> [Work order] An exact restatement of the data below, with the pictures removed, is the required answer.

> [Data extract]
=== Section Start ===

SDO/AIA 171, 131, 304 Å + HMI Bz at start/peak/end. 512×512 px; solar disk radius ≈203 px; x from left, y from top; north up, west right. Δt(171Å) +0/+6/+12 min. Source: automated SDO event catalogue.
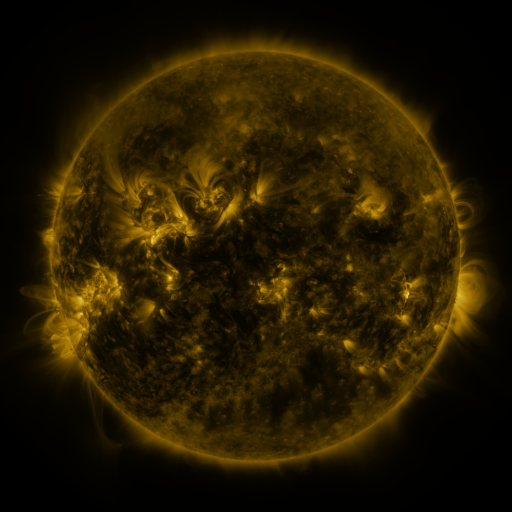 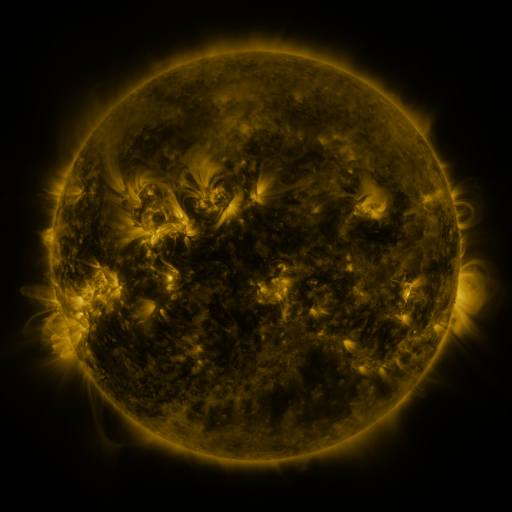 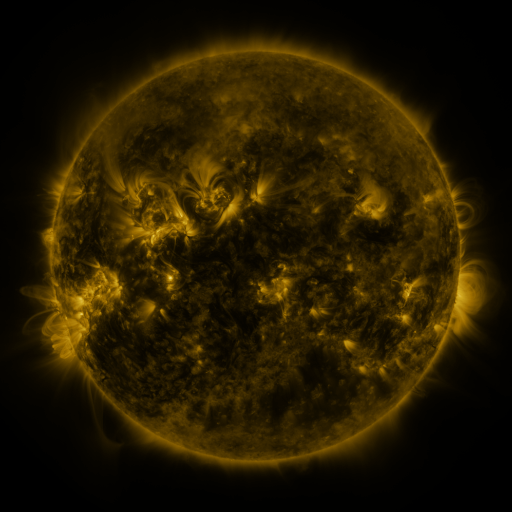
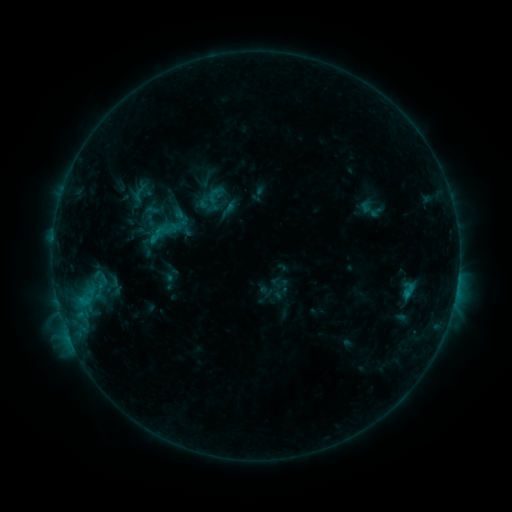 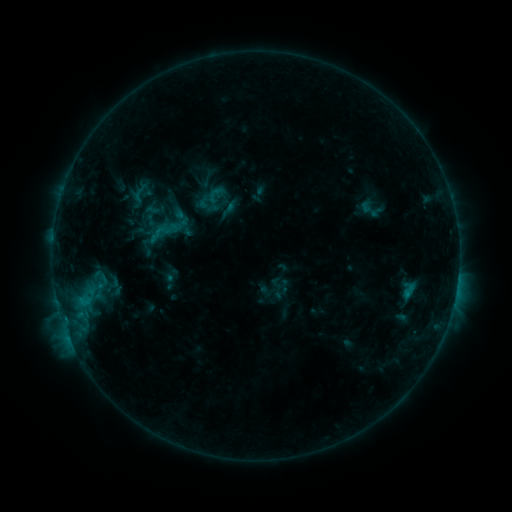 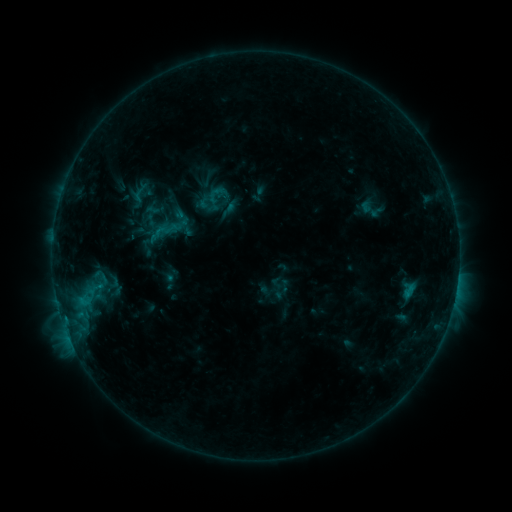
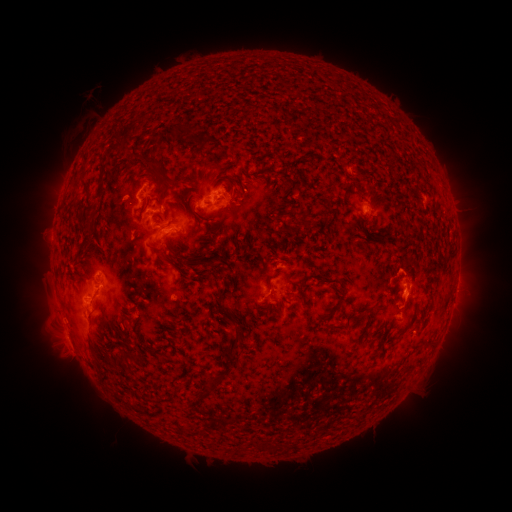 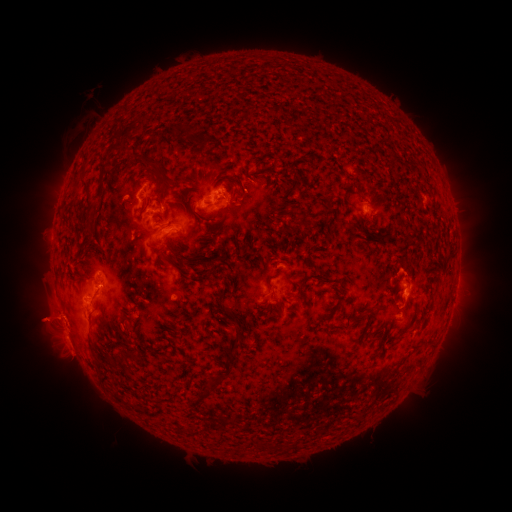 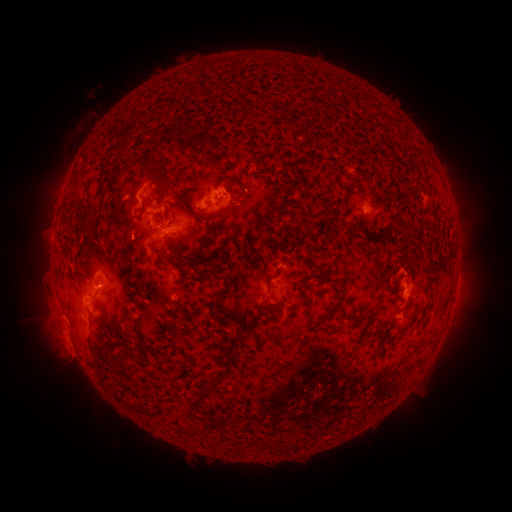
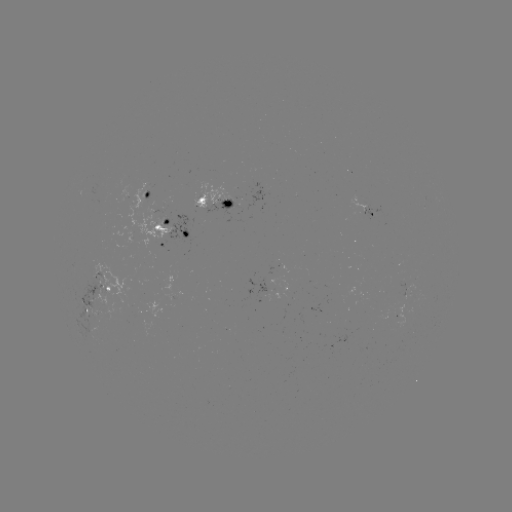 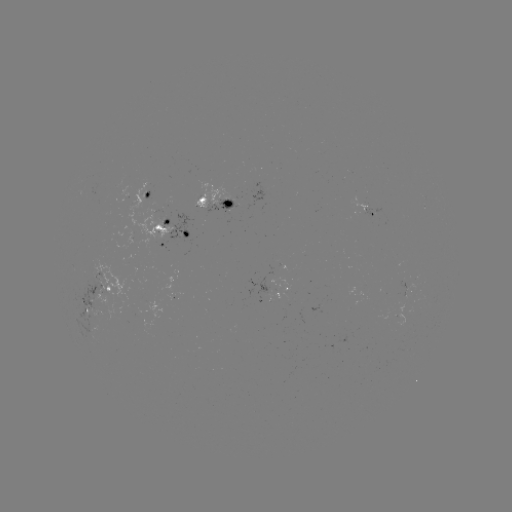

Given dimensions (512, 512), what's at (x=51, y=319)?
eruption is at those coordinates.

=== Section End ===

> [Solution for this exercise]
SDO/AIA 171, 131, 304 Å + HMI Bz at start/peak/end. 512×512 px; solar disk radius ≈203 px; x from left, y from top; north up, west right. Δt(171Å) +0/+6/+12 min. Source: automated SDO event catalogue.

Given dimensions (512, 512), what's at (x=51, y=319)?
eruption is at those coordinates.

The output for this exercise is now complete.